In my case, after some modification, my dev-{project-name}.yaml file looked like below:
project: idpdemo
apps:
- appId: process
disabled: true
appPort: 8001
env:
DAPR_API_TOKEN: ...
DAPR_APP_ID: process
DAPR_CLIENT_TIMEOUT_SECONDS: 10
DAPR_GRPC_ENDPOINT: https://XYZ.api.cloud.diagrid.io:443
DAPR_HTTP_ENDPOINT: https://XYZ.api.cloud.diagrid.io
OTHER ENV VARS HERE
workDir: process
command: ["python", "app.py"]
- appId: upload
appPort: 8000
env:
... similar
workDir: upload
command: ["python", "app.py"]
appLogDestination: ""
Of course, the file was modified with environment variables required by the code. For example the storage account key, Azure Document Intelligence key, etc…

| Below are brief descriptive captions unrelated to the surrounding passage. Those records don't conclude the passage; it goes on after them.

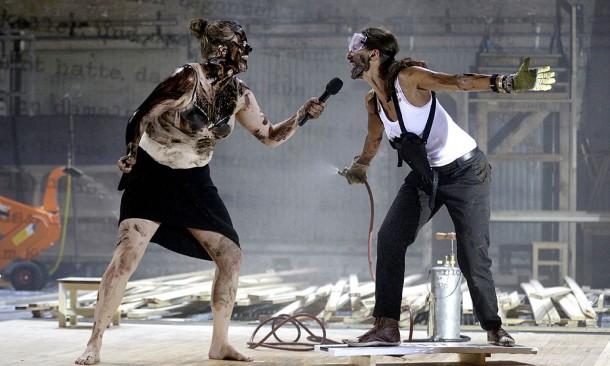 """APA20127062_04092014 - WIEN - …STERREICH: Stefanie Reinsperger und Catrin Striebeck (R) am Donnerstag, 04. September 2014, wŠhrend der Fotoprobe zu """"Die lŠcherliche Finsternis"""" im Akademietheater in Wien. Das StŸck hat am 06. September Premiere. FOTO: APA/GEORG HOCHMUTH"""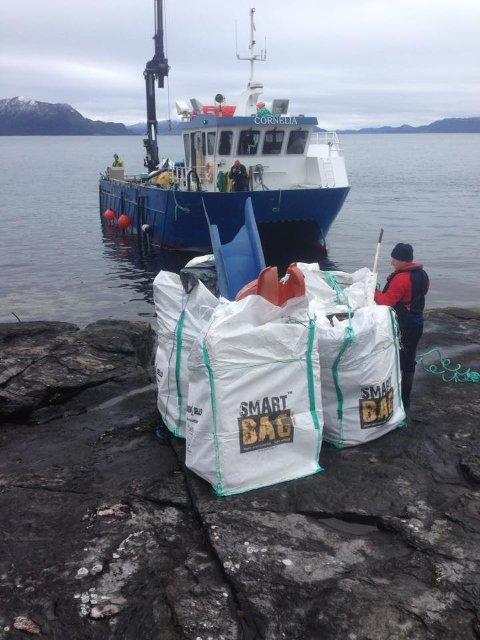 FULL BÅT: I fjor fylte Alsaker Fjordbruk båten med store sekkar med plast. I år gjentar dei dugnadsarbeidet.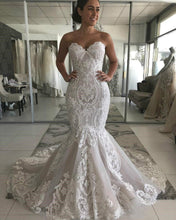 Load image into Gallery viewer, Sweetheart Lace Mermaid Wedding Dress Sexy Backless Wedding Gowns Gorgeous Buttons Back Bride Dress robe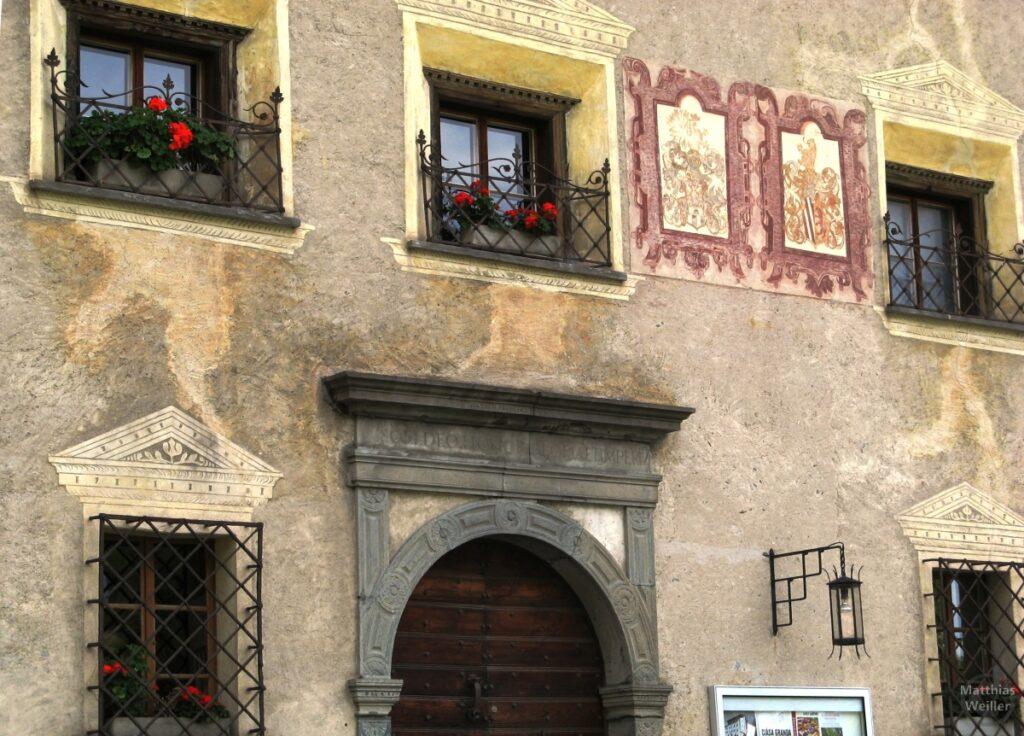 Engadinerhaus, römische Motive, Stampa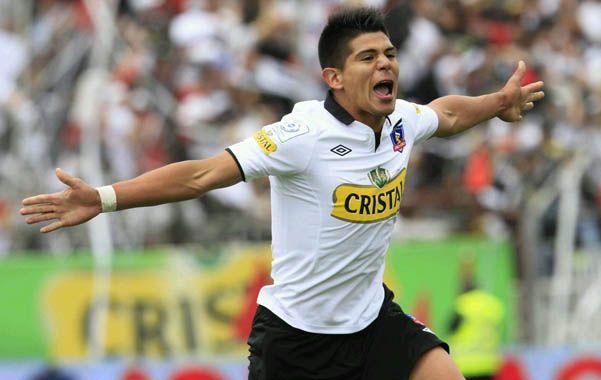 Volante con altura. El chileno espera con los brazos abiertos la posibilidad de cruzar la cordillera y jugar en Argentina.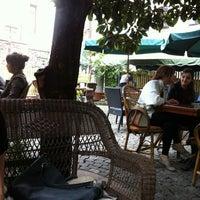 10/26/2012 tarihinde Müslüm B.ziyaretçi tarafından Bachçe Cafe'de çekilen fotoğraf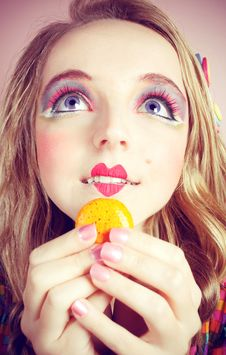Free Girl Loves Colorful Macaroons Stock Images - 20880054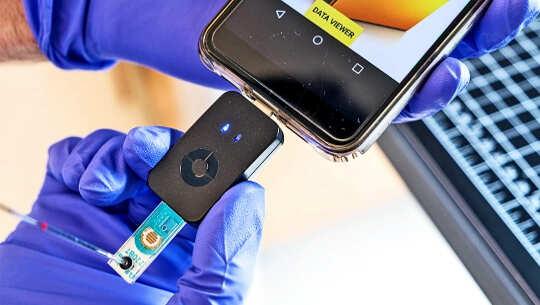 Dieses Telefon kann in weniger als einer Stunde auf Covid-19 testen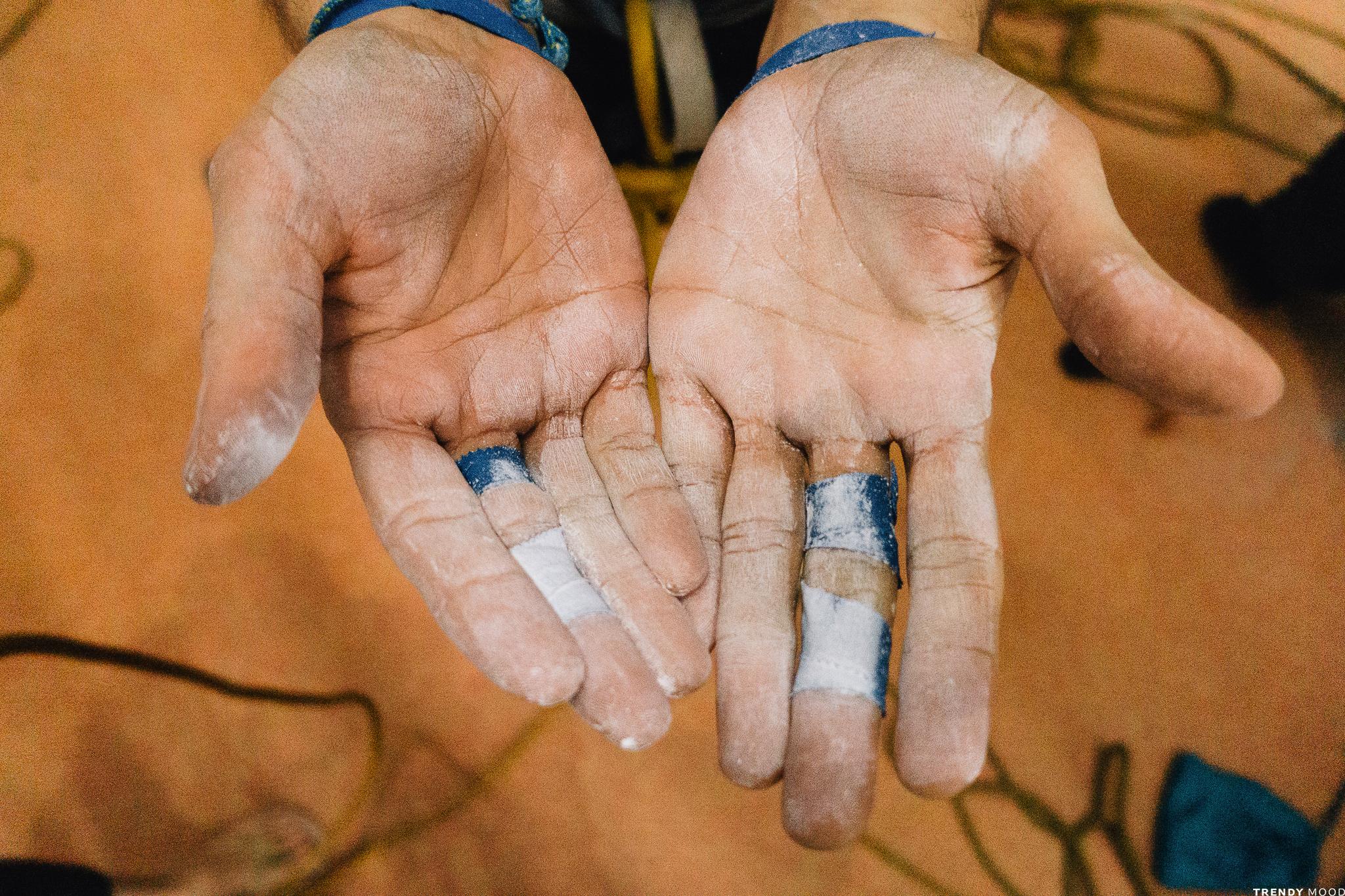 Mains de grimpeurs - Magnésie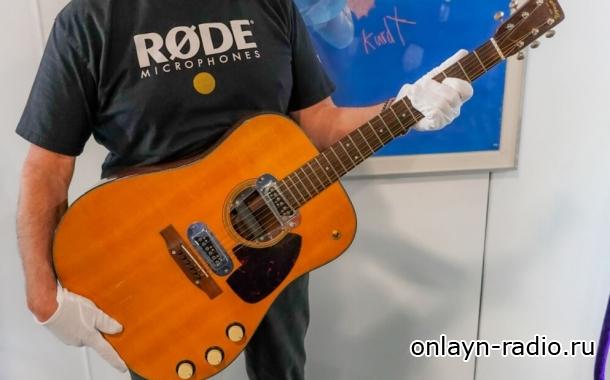Новый владелец легендарной гитары Курта Кобейна (Nirvana) рассказывает, что он будет делать с инструментом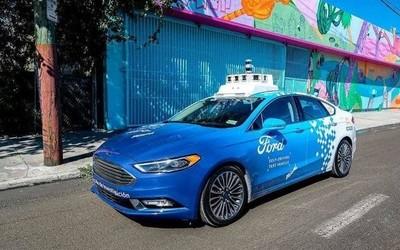 福特:自动驾驶出租车服务上线时间将推迟至2022年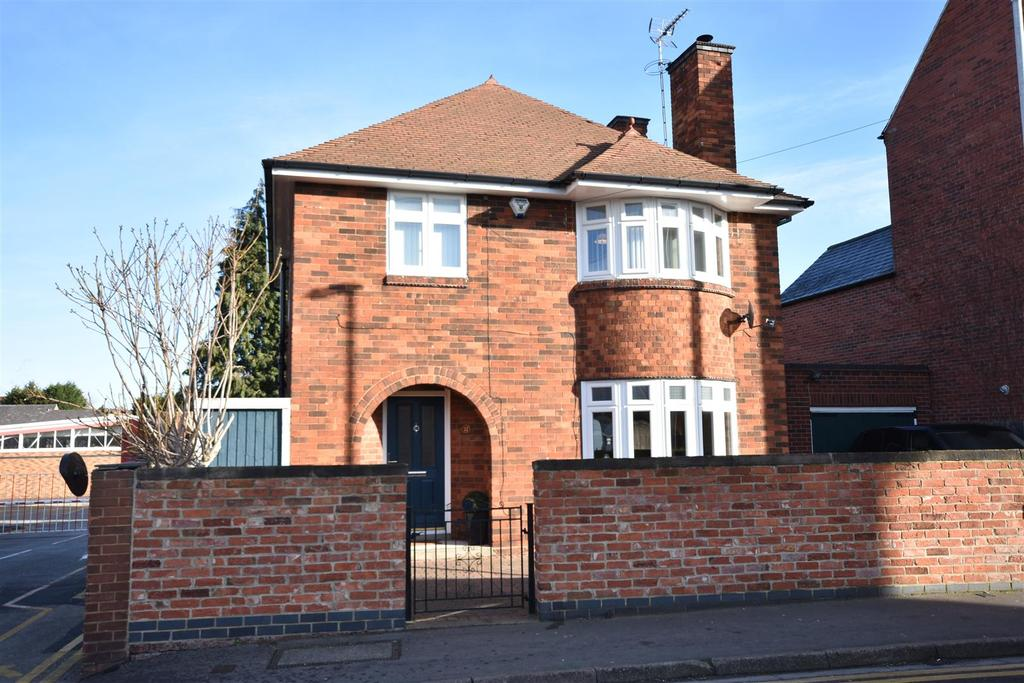 3 Bedrooms Detached House for sale in Pelham Street, Newark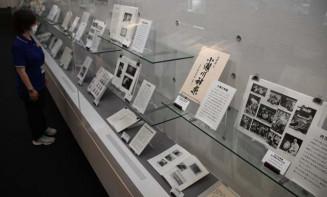 県内に伝わる神楽について紹介した県立図書館の企画展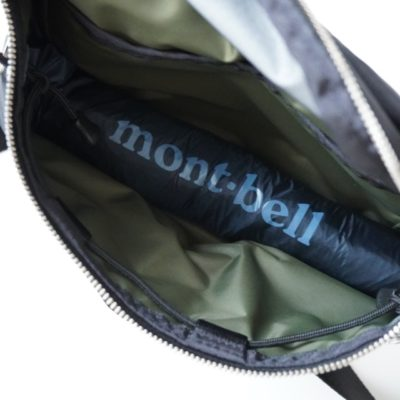 ウエストバッグに折り畳み傘を入れる画像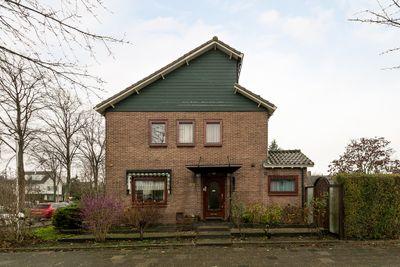 Graaf Willemlaan 27, Hendrik-ido-ambacht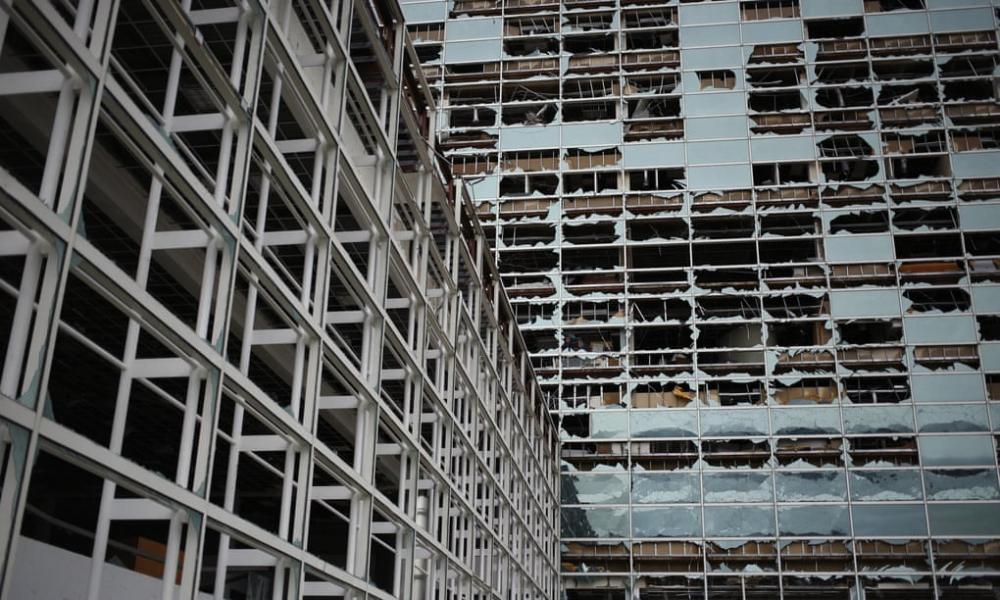 Các cửa sổ tại một tòa nhà văn phòng vỡ tan sau khi cơn bão Laura đổ bộ vào Hồ Charles, Louisiana. (Ảnh: Bloomberg)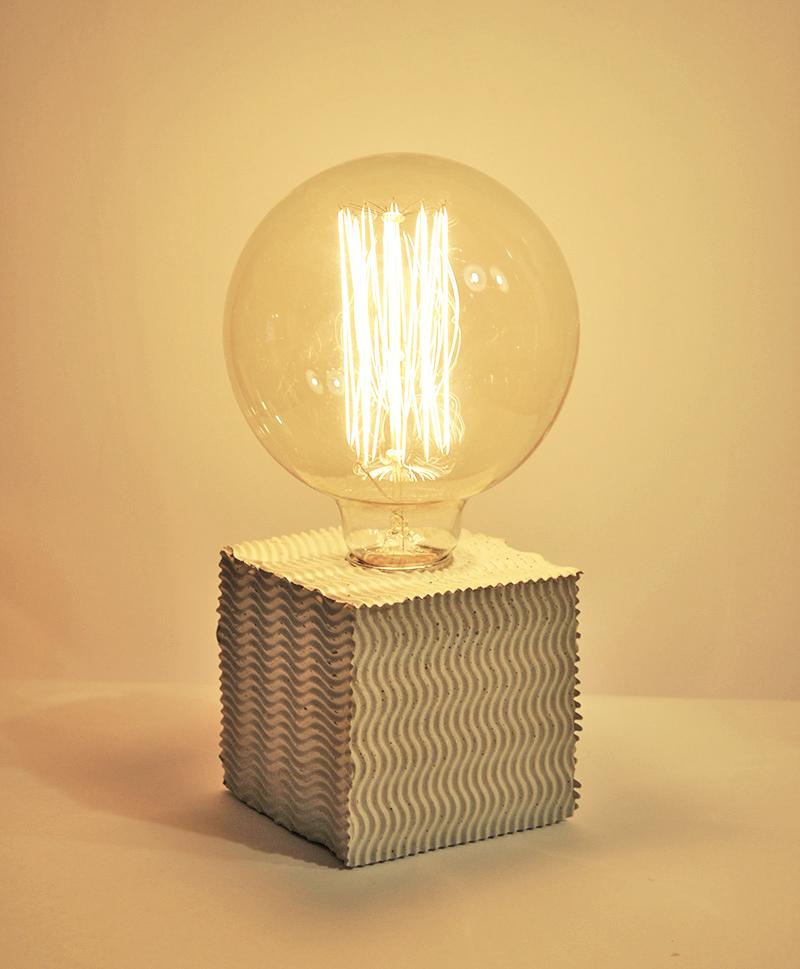 WAVE Tischlampe_ 10m x 10cm x 10cm_ Edison Vintage Glühbirne 40W_  LeInentextilkabel_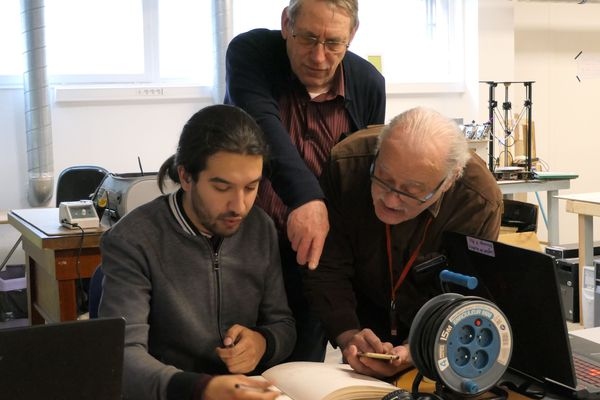 """Dans le """"fab lab"""", adhérents et bénévoles cherchent des solutions pour faire avancer chaque projet."""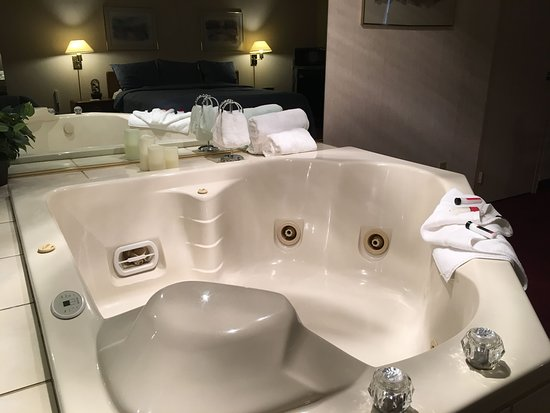 Hurley, WI: Jacuzzi Suite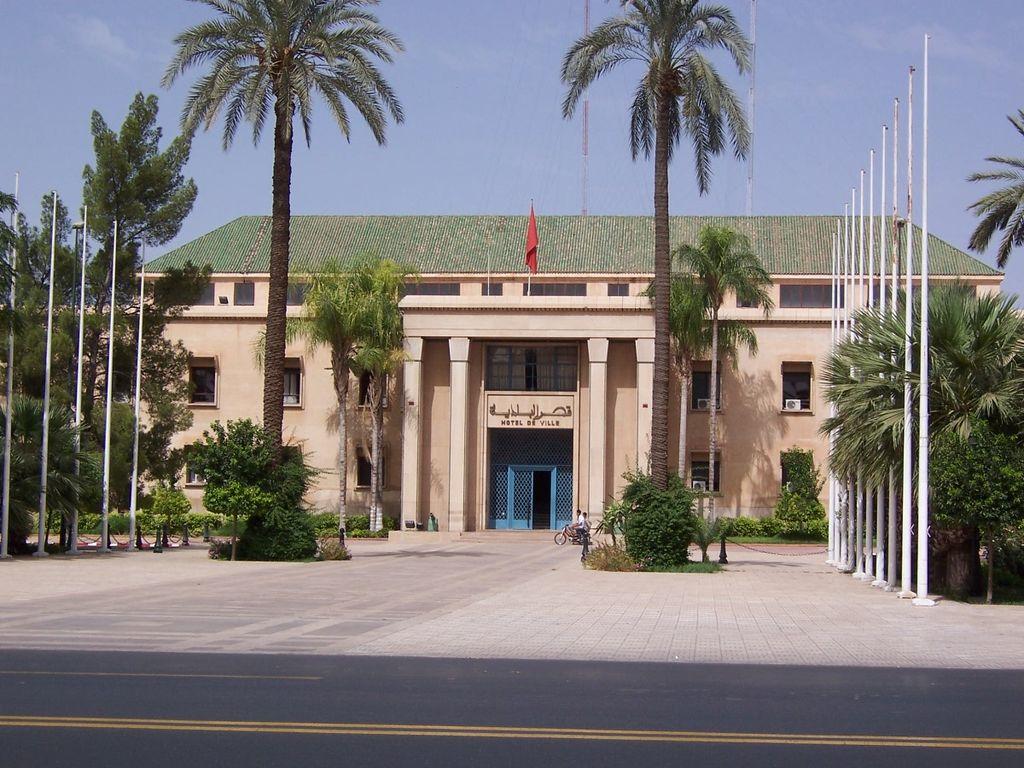 Mairie de Marrakech dans la Nouvelle Ville entre la place Jemaa el Fna et la Grande Poste. Photo de Dániel Csörföly.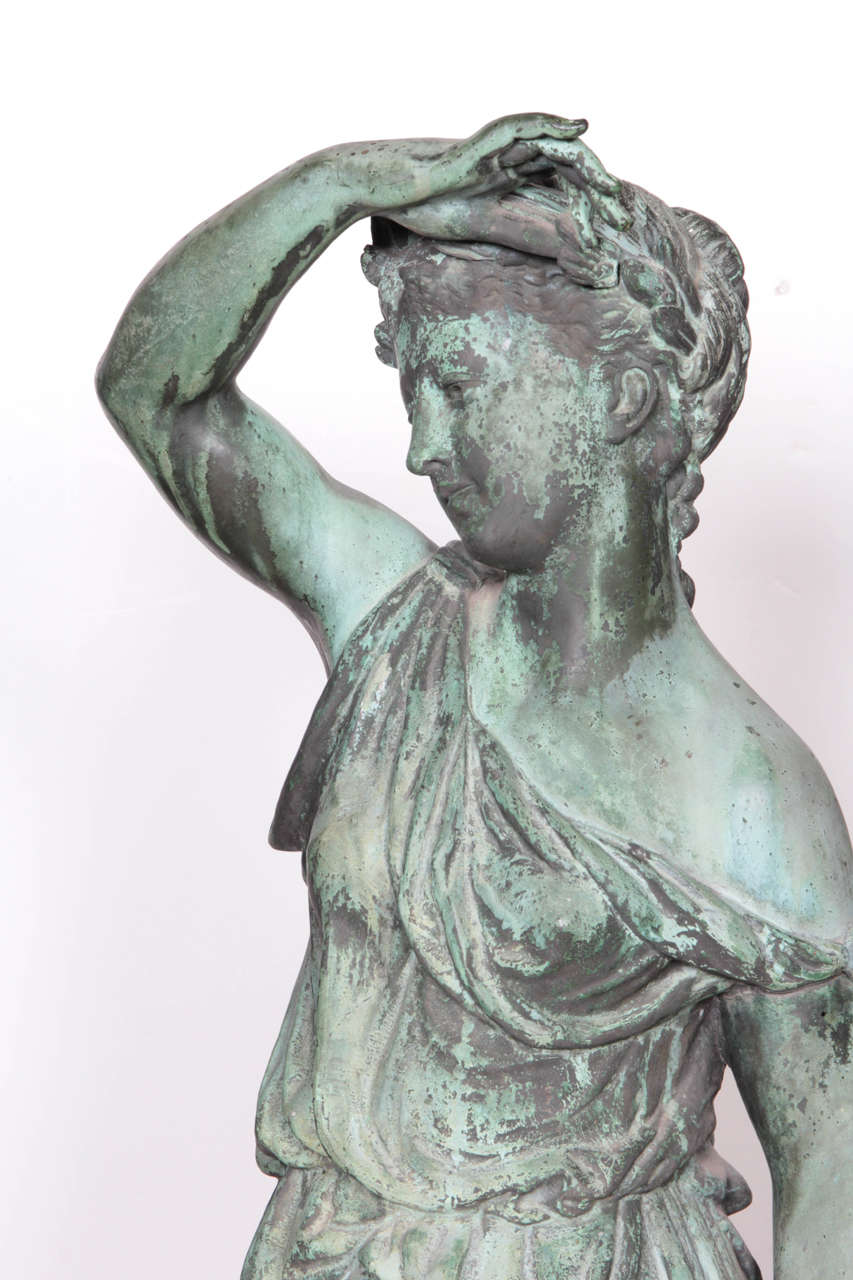 Bronze Figure of a Woman and Child Representing Spring In Excellent Condition For Sale In New York, NY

All you need to do now is to run diagrid dev start to start the apps. The result should be like below:
Local project startup
By default, your service logs are written to the console with a prefix for each service.
If you use the code in GitHub, check the README.md to configure the project and run the code properly. If you would rather run the code with Dapr on your local machine (e.g., if you do not have access to Catalyst) you can do that as well.
Conclusion
In this post, we have taken a look at Catalyst, a set of cloud APIs that help you to write distributed applications in a standard and secure fashion. These APIs are compatible with Dapr, a toolkit that has already gained quite some traction in the community. With Catalyst, we quickly built an application that can be used as a starter to implement an asynchronous LLM-based document extraction pipeline. I did not have to worry too much about pub/sub and key/value services because that’s all part of Catalyst.